There are few foods in life more satisfying than a hot pizza pie with a crisp, hearty crust, topped with gooey cheese and delicious, meaty toppings. When I met my husband, he was living the single high-life in a bachelor pad in Toronto. After late nights at work, he was almost single-handedly being sustained by pizza meals from the local pizza shop under his condominium building. I’m not talking about him eating pizza two or three days a week — he was literally eating pizza every night largely because that was the only shop that was open where he could grab a quick slice or two after getting home at late hours after work. Between his pizza-dominated meals (and the occasional handout meals from generous couples in neighbouring condos and a friend’s mother’s frozen chicken pot pies), he became quite fond of eating pizza. 3 years later, amazingly, he still loves pizza pies today as much as he did then. The only difference now is that instead of eating fast-food type pizza from the local shop, he now enjoys restaurant-quality pizza baked at home — by yours truly — on a pizza stone. The high-bake temperature of the stone caramelises the natural sugars in the dough and produces all sorts of lovely natural flavours and a crispy crust reminiscent of restaurant-style pizzas baked in wood burning ovens.
I’ve been using my pizza stone for years and cannot fathom the possibility of ever returning to baking pizzas on plain old pizza pans or baking sheets. I feel that it is my moral imperative to convert the population at large from using baking sheets to making authentic pizza-parlour quality pizzas at home on a nifty little pizza stone. I’ve managed to convince a few friends already, as well as my brother-in-law and I am successfully converting my sisters one by one! Pizza stones don’t require much care but there a few cardinal rules (listed below) that need to be followed when using a pizza stone to ensure that they last for years to come.

·····

WHAT YOU SHOULD DO: Please carry the pizza stone post forward, starting right after its final sentence. The items after this point are separate material and have nothing to do with the pizza stone post.

INFORMATION PROVIDED:
·····

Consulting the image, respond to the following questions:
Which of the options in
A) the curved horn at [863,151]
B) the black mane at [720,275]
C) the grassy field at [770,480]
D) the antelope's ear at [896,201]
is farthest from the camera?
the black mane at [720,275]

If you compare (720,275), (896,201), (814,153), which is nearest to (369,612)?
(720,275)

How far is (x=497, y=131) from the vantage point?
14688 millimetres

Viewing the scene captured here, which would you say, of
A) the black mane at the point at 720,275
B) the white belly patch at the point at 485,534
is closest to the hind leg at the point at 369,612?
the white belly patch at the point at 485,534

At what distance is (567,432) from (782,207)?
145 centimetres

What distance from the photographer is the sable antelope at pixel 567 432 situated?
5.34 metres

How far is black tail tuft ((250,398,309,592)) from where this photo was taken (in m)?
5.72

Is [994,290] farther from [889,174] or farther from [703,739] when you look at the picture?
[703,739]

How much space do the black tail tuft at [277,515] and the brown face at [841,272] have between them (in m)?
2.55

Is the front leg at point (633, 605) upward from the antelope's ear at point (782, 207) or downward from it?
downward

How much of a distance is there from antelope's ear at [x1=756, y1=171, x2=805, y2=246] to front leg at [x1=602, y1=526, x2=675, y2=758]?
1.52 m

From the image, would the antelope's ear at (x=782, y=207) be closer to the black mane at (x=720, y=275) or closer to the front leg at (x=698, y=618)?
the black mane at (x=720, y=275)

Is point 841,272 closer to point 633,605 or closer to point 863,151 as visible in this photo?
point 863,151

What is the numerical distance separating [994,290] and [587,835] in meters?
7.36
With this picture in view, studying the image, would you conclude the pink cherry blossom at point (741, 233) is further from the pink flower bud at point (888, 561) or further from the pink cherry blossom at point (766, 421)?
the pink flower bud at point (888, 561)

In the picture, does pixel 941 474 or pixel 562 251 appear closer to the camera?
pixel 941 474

·····

RIGHT ANSWER:
This particular barbeque chicken pizza is one that my sister and brother-in-law treated us to at a fabulous Italian restaurant in Michigan on our last visit to their home. We loved it so much that we just had to recreate it at home! It’s the perfect marriage of barbeque chicken and a perfectly stone-baked pizza pie!
Pizza stones range in price from $10 all the way up to $70. I can tell you from experience that you don’t require an expensive stone to produce superior quality pizza. The stone I currently use is one that I picked up from a local housewares store called Benix and retails for less than $14.
A pizza peel (also referred to as a pizza paddle) is a tool used to slide pizza (as well as loaves of bread and other baked goods) into and out of an oven. It is usually made of wood, bamboo or even stainless steel (with a wooden handle) with a flat carrying surface, similar to a shovel’s blade, for holding the pizza. There is a handle extending from one side of that surface which allows you to reach far into the oven without burning your hands. Wooden pizza peels should never be submerged in water but rather cleaned with a paper towel dampened with plain water (never with soap). When you purchase a pizza peel, ensure that the front edge is tapered (thinner) to ensure that you can remove the pizza from the stone with ease. The stainless steel variety of pizza peel, while quite durable, is less preferred, in my humble opinion, to wood, for the reason that if you are frequently taking it in and out of the oven, it does not become hot enough to burn your hands like metal can if the surface is accidentally touched. Surprisingly, pizza peels can be as expensive as pizza stones, but if you shop around, you should be able to find one that retails for less than $20. This particular one that I own was given to me by my sister who purchased it in Hershey, Pennsylvania (presumably to thank me for introducing her to pizza-stone pizza)!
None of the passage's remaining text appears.